There is not an extremely strong constraint on either of these, but we do see that \((g_1, g_2) = (1, 0)\) is slightly favored: the means of \(g_1\) and \(g_2\) are greater than and less than 0.5, respectively. If we choose a cutoff at \(g=0.5\), our algorithm has identified \(g_2\) as an outlier.

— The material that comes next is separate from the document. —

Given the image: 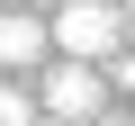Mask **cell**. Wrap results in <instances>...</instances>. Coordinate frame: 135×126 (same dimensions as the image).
<instances>
[{"label": "cell", "mask_w": 135, "mask_h": 126, "mask_svg": "<svg viewBox=\"0 0 135 126\" xmlns=\"http://www.w3.org/2000/svg\"><path fill=\"white\" fill-rule=\"evenodd\" d=\"M45 27H54V54H81V63H108L126 45V9L117 0H63Z\"/></svg>", "instance_id": "6da1fadb"}, {"label": "cell", "mask_w": 135, "mask_h": 126, "mask_svg": "<svg viewBox=\"0 0 135 126\" xmlns=\"http://www.w3.org/2000/svg\"><path fill=\"white\" fill-rule=\"evenodd\" d=\"M36 108H45V117H63V126H90V117L108 108V63L63 54L54 72H45V90H36Z\"/></svg>", "instance_id": "7a4b0ae2"}, {"label": "cell", "mask_w": 135, "mask_h": 126, "mask_svg": "<svg viewBox=\"0 0 135 126\" xmlns=\"http://www.w3.org/2000/svg\"><path fill=\"white\" fill-rule=\"evenodd\" d=\"M45 54H54V27L36 9H9V18H0V72H36Z\"/></svg>", "instance_id": "3957f363"}, {"label": "cell", "mask_w": 135, "mask_h": 126, "mask_svg": "<svg viewBox=\"0 0 135 126\" xmlns=\"http://www.w3.org/2000/svg\"><path fill=\"white\" fill-rule=\"evenodd\" d=\"M45 108H36V90L27 81H0V126H36Z\"/></svg>", "instance_id": "277c9868"}, {"label": "cell", "mask_w": 135, "mask_h": 126, "mask_svg": "<svg viewBox=\"0 0 135 126\" xmlns=\"http://www.w3.org/2000/svg\"><path fill=\"white\" fill-rule=\"evenodd\" d=\"M90 126H135V117H108V108H99V117H90Z\"/></svg>", "instance_id": "5b68a950"}, {"label": "cell", "mask_w": 135, "mask_h": 126, "mask_svg": "<svg viewBox=\"0 0 135 126\" xmlns=\"http://www.w3.org/2000/svg\"><path fill=\"white\" fill-rule=\"evenodd\" d=\"M126 45H135V0H126Z\"/></svg>", "instance_id": "8992f818"}, {"label": "cell", "mask_w": 135, "mask_h": 126, "mask_svg": "<svg viewBox=\"0 0 135 126\" xmlns=\"http://www.w3.org/2000/svg\"><path fill=\"white\" fill-rule=\"evenodd\" d=\"M36 9H63V0H36Z\"/></svg>", "instance_id": "52a82bcc"}]
</instances>
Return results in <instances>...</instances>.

Let’s make use of all this information, and plot the marginalized best model over the original data. As a bonus, we’ll draw red circles to indicate which points the model detects as outliers:

../../../_images/79a9176021831f06b2a5dd59c0123bc166871a90c6a0d07dce7e3b659b6e87ee.png

The result, shown by the dark line, matches our intuition! Furthermore, the points automatically identified as outliers are the ones we would identify by hand. For comparison, the gray lines show the two previous approaches: the simple maximum likelihood and the frequentist approach based on Huber loss.

Discussion#

Here we’ve dived into linear regression in the presence of outliers. A typical Gaussian maximum likelihood approach fails to account for the outliers, but we were able to correct this in the frequentist paradigm by modifying the loss function, and in the Bayesian paradigm by adopting a mixture model with a large number of nuisance parameters.

Both approaches have their advantages and disadvantages: the frequentist approach here is relatively straightforward and computationally efficient, but is based on the use of a loss function which is not particularly well-motivated. The Bayesian approach is well-founded and produces very nice results, but it is much more intensive in both coding time and computational time. It also requires a specification of a prior that must be motivated. The advantage is that this prior choice can be tested and compared to alternatives. While you will often see this choice described in the literature (mostly older literature now) as “subjective”, in fact it is a more objective approach because of the ability to evaluate it!